This cell tests the Twitter authentication. It should run without errors or warnings and display your Twitter username.

In [None]:
import tweepy
from tweepy import TweepError
import logging

try:
    auth = tweepy.OAuthHandler(keys["consumer_key"], keys["consumer_secret"])
    auth.set_access_token(keys["access_token"], keys["access_token_secret"])
    api = tweepy.API(auth, wait_on_rate_limit=True)
    print("Your username is:", api.auth.get_username())
except TweepError as e:
    logging.warning("There was a Tweepy error. Double check your API keys and try again.")
    logging.warning(e)

## Question 2

In the example below, we have loaded some tweets by @NYUDataScience.  Run it and read the code.

In [5]:
from pathlib import Path
import json

num_tweets_to_download = 1000
max_queries_to_make = 100

ds_tweets_save_path = "NYU_CDS_recent_tweets.json"
# Guarding against attempts to download the data multiple
# times:
if not Path(ds_tweets_save_path).is_file():
    # Getting as many recent tweets by @NYUDataScience as Twitter will let us have.

• Required work:
A – Duplicate the Twitter API excerpt from "# Guarding against" to "let us have.".
B – Answer these questions from the Twitter API excerpt:
(i) What should the authentication test display if it runs without errors?
(ii) What value is given to wait_on_rate_limit?
(iii) What number is num_tweets_to_download set to?
The lines after this point are separate material, apart from the Twitter API excerpt.

• Provided data:
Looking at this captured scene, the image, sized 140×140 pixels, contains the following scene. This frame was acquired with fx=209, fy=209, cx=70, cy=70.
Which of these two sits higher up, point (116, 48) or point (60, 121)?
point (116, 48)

• Correct answers:
A –
# Guarding against attempts to download the data multiple
# times:
if not Path(ds_tweets_save_path).is_file():
    # Getting as many recent tweets by @NYUDataScience as Twitter will let us have.

B –
(i) Your Twitter username.
(ii) True.
(iii) 1000.